CMOS-Compatible Self-Aligned In0.53Ga0.47As MOSFETs With Gate Lengths Down to 30 nm

We demonstrate self-aligned fully-depleted 20-nm-thick In_0.53Ga_0.47As-channel MOSFETs using CMOS-compatible device structures and manufacturable process flows. These devices consist of self-aligned source/drain extensions and self-aligned raised source/drain with low sheet resistance of 360 and 115 Ω/sq, respectively.
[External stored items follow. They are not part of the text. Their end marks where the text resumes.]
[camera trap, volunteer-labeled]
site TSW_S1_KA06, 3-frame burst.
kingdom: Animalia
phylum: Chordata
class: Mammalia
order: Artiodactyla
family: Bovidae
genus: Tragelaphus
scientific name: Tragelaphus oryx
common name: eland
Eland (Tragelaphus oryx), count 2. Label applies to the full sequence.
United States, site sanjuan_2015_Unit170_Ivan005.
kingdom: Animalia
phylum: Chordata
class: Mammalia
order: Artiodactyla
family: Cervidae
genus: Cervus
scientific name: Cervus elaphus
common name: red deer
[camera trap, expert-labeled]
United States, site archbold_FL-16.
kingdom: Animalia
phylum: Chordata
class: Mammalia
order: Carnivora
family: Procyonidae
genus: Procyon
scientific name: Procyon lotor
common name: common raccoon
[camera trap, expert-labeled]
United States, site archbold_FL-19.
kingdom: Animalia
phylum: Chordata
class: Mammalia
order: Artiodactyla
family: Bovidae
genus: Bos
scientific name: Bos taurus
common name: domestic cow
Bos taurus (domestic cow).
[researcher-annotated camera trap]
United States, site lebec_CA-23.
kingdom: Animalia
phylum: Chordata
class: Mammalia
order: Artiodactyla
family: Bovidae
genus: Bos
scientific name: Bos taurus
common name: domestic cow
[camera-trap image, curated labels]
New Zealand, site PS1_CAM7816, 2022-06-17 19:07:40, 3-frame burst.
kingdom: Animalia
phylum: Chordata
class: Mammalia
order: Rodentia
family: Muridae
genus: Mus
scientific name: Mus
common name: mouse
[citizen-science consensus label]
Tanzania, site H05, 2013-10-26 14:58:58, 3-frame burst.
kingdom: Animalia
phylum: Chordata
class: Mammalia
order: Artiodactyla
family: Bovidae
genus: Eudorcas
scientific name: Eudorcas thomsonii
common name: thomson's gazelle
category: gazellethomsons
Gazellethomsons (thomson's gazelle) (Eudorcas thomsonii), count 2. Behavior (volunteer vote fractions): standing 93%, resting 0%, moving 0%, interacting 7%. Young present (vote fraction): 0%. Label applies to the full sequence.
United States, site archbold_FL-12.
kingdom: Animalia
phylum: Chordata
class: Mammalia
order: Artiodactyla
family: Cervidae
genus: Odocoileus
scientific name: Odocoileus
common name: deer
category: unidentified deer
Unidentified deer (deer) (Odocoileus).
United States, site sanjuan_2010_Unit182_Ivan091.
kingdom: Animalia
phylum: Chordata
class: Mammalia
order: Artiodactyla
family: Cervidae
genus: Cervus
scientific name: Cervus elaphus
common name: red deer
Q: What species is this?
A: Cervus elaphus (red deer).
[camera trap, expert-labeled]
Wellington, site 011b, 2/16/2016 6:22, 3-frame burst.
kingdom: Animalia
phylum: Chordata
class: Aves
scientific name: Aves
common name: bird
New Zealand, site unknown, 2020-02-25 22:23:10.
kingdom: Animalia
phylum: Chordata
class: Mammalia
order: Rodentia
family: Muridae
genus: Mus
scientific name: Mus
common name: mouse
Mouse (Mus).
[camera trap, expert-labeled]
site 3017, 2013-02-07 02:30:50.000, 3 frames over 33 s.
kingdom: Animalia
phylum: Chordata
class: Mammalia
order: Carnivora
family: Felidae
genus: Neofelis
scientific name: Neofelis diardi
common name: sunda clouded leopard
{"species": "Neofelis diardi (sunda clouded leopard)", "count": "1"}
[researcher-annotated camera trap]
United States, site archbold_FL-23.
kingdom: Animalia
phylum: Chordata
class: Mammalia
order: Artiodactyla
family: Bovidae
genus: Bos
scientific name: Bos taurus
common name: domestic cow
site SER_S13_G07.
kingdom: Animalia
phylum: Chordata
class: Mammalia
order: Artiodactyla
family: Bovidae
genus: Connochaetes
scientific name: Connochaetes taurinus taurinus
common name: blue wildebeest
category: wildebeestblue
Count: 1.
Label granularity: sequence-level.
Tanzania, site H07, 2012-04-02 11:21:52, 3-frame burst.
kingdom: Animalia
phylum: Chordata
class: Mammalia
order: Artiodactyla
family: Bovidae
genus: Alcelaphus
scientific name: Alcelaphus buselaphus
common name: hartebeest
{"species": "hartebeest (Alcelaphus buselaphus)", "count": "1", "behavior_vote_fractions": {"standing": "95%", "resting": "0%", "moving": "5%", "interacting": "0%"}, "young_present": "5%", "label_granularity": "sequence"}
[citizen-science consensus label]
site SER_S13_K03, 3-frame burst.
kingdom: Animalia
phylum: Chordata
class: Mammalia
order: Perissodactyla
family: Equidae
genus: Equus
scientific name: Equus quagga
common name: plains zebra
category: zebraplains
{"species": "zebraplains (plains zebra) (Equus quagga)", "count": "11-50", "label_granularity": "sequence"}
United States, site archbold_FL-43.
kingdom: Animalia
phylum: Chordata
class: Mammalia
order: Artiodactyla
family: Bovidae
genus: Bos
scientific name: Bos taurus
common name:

We demonstrate short-channel MOSFETs with gate lengths L_G down to 30 nm, low series resistance R_EXT = 375 Ω·μm, and high peak saturation transconductance G_MSAT = 1275 μS/μm at L_G = 50 nm and drain bias V_DS = 0.5 V. We obtain long-channel capacitive inversion thickness TINV = 2.3 nm and effective mobility μ_EFF = 650 cm²/Vs at sheet carrier density N_S = 5 × 10¹² cm^-2. Finally, using a calibrated quasi-ballistic FET model, we argue that for L_G ≤ 20 nm, μ_EFF ≈ 1000 cm²/Vs will lead to short-channel MOSFETs operating within 10% of the ballistic limit. Thus, our III-V processes and device structures are well-suited for future generations of high-performance CMOS applications at short gate lengths and tight gate pitches.